Exercise objective => Continue the passage on Russia's actions in the Syrian Civil War, starting right after its final sentence.

Source extract =>
The U.S. faces increasing constraints on its available courses of action as Russia takes continued steps to limit future options for engagement in the Syrian Civil War. Russia aims to force the surrender of Eastern Aleppo City and thereby impose a major defeat on the remaining acceptable opposition in Northern Syria. This outcome will hasten the transformation of the opposition into a movement dominated by Salafi-Jihadist groups such as ISIS and Jabhat Fatah al-Sham, eliminating potential partners for the U.S. in Syria and legitimizing the counter-terrorism narrative of Syrian President Bashar al-Assad. Meanwhile, Russia also consolidated its control over regional airspace with the deployment of seven additional S-300V4 air defense systems to Syria on November 15, reinforcing the effective no-fly zone created by its integrated air defense systems in the country. These measures aim to raise the cost of any military intervention against the regime and steer the U.S. into accepting military cooperation against ‘terrorism’ with Russia and Syria as the path of least resistance. Any partnership along these terms would only exacerbate the long-term grievances that fuel Salafi-Jihadist groups in Syria while allowing Russia to consolidate its regional influence and advance its strategic objective to expel the U.S. from the Middle East.

Collected material =>
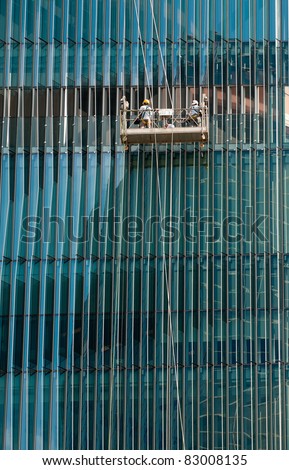 Window Washers  cleaning a complex all-glass facade of a modern building
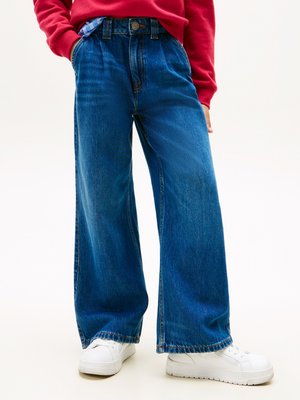 Široke modre jeans hlače z visokim pasom, ki imajo kontrastno šivanko in zapiranje na gumb, v kombinaciji z belimi supergami.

Response =>
The following graphic depicts ISW’s assessment of Russian airstrike locations based on reports from local Syrian activist networks, statements by Russian and Western officials, and documentation of Russian airstrikes through social media. This map represents locations targeted by Russia’s air campaign, rather than the number of individual strikes or sorties.
High-Confidence Reporting. ISW places high confidence in reports corroborated by documentation from opposition factions and activist networks on the ground in Syria deemed to be credible that demonstrate a number of key indicators of Russian airstrikes.
Low-Confidence Reporting. ISW places low confidence in reports corroborated only by multiple secondary sources, including from local Syrian activist networks deemed credible or Syrian state-run media.